In 1851 the province of Canada separated its postal services from the General Post Office in London and issued its own first stamps. These first stamps depicted a beaver, Prince Albert, and Queen Victoria. During this period, other provinces—British Columbia, Vancouver Island, Prince Edward Island, Nova Scotia, New Brunswick, and Newfoundland—also issued their own stamps. These provinces eventually formed the Confederation of Canada, and by the 1870s had ceased issuing their own stamps. The one exception was Newfoundland, which continued issuing its own stamps until it joining the Confederation in 1949.

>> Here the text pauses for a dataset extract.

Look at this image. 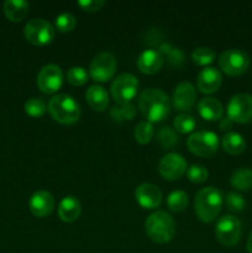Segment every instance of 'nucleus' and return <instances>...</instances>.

Beginning in 1867, stamps issued by the Dominion of Canada featured portraits of Queen Victoria. These stamps featured the queen at various stages of her life, culminating with the Jubilee Issue of 1897. Definitive issues continued until her death in 1902. Early commemorative issues charted the history of Canada. A Quebec Tercentary set was issued in 1908, and a 1917 stamp celebrated the Confederation's golden jubilee. Canada and the United States issued identical stamps celebrating the opening of the St. Lawrence Seaway in 1959.
Canadian stamps were originally inscribed only in English, but from 1927 onwards they were inscribed in French as well. Canada issued its first airmail stamp in 1928 and its first semi-postal stamps in 1974. The stamps of Canada are very popular with collectors and provide a variety of themes, frequently featuring Canada's history, culture, and wildlife.